Paginafragment:
══════════════════════════════
201001078/1/H1.
Datum uitspraak: 25 augustus 2010
AFDELING
BESTUURSRECHTSPRAAK
Uitspraak op het hoger beroep van:
[appellant], wonend te [woonplaats],
tegen de uitspraak van de rechtbank 's-Hertogenbosch van 17 december 2009 in zaken nrs. 08/2028, 09/1296, 09/1297, 09/1298, 09/1300, 09/1301 en 09/1302 in het geding tussen:
het college van burgemeester en wethouders van Bladel.
Bij besluit van 8 april 2008 heeft het college aan [vergunninghoudster] vrijstelling verleend voor het parkeren van vrachtwagens op het voorterrein van de bedrijfskavel tegenover het pand [locatie 1] te [plaats] (hierna: het voorterrein).
Bij brief van 23 mei 2008 heeft [appellant] tegen dit besluit bezwaar gemaakt. Dit bezwaar is door het college naar de rechtbank doorgezonden ter behandeling als beroepschrift.
Bij uitspraak van 17 december 2009, verzonden op 22 december 2009, heeft de rechtbank het door [appellant] ingestelde beroep ongegrond verklaard. Deze uitspraak is aangehecht.
Tegen deze uitspraak heeft [appellant] bij brief, bij de Raad van State ingekomen op 3 februari 2010, hoger beroep ingesteld. De gronden van het hoger beroep zijn aangevuld bij brief van 3 maart 2010.
Het college heeft een verweerschrift ingediend.
De zaak is door een meervoudige kamer van de Afdeling verwezen naar een enkelvoudige.
De Afdeling heeft de zaak ter zitting behandeld op 6 augustus 2010, waar [appellant], bijgestaan door mr. H.U. van der Zee, en het college, vertegenwoordigd door E.G. van Sambeeck-van Deursen, werkzaam bij de gemeente, zijn verschenen.
2.1. De vrijstelling is verleend ten behoeve van het parkeren van vrachtwagens op het voorterrein van een door [vergunninghoudster] gehuurde bedrijfskavel met een totale oppervlakte van 4513 m2 (hierna: het perceel). Het voorterrein heeft een diepte van 10 meter over de volle breedte van het perceel.
2.2. Ingevolge het bestemmingsplan "Industrieterrein Hapert, 2e herziening" rust op het voorterrein van het perceel de bestemming "voorterrein".
══════════════════════════════
Gegevensuittreksels:
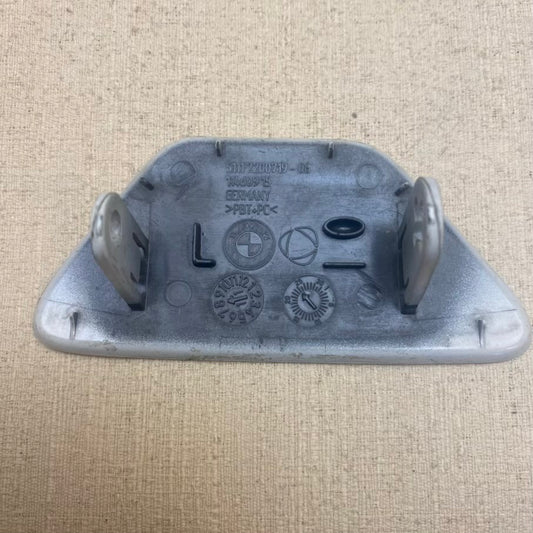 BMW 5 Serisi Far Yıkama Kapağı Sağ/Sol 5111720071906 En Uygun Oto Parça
══════════════════════════════
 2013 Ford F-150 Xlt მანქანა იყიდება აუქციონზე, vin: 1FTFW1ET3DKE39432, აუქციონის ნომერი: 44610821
══════════════════════════════
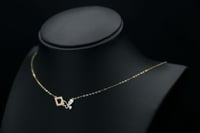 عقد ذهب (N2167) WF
══════════════════════════════
Opdrachtomschrijving: Noem de diepte van het voorterrein zoals die in de uitspraak wordt vermeld. De items spelen bij deze opdracht geen rol.

Antwoord opdracht: Het voorterrein is 10 meter diep over de volle breedte van het perceel.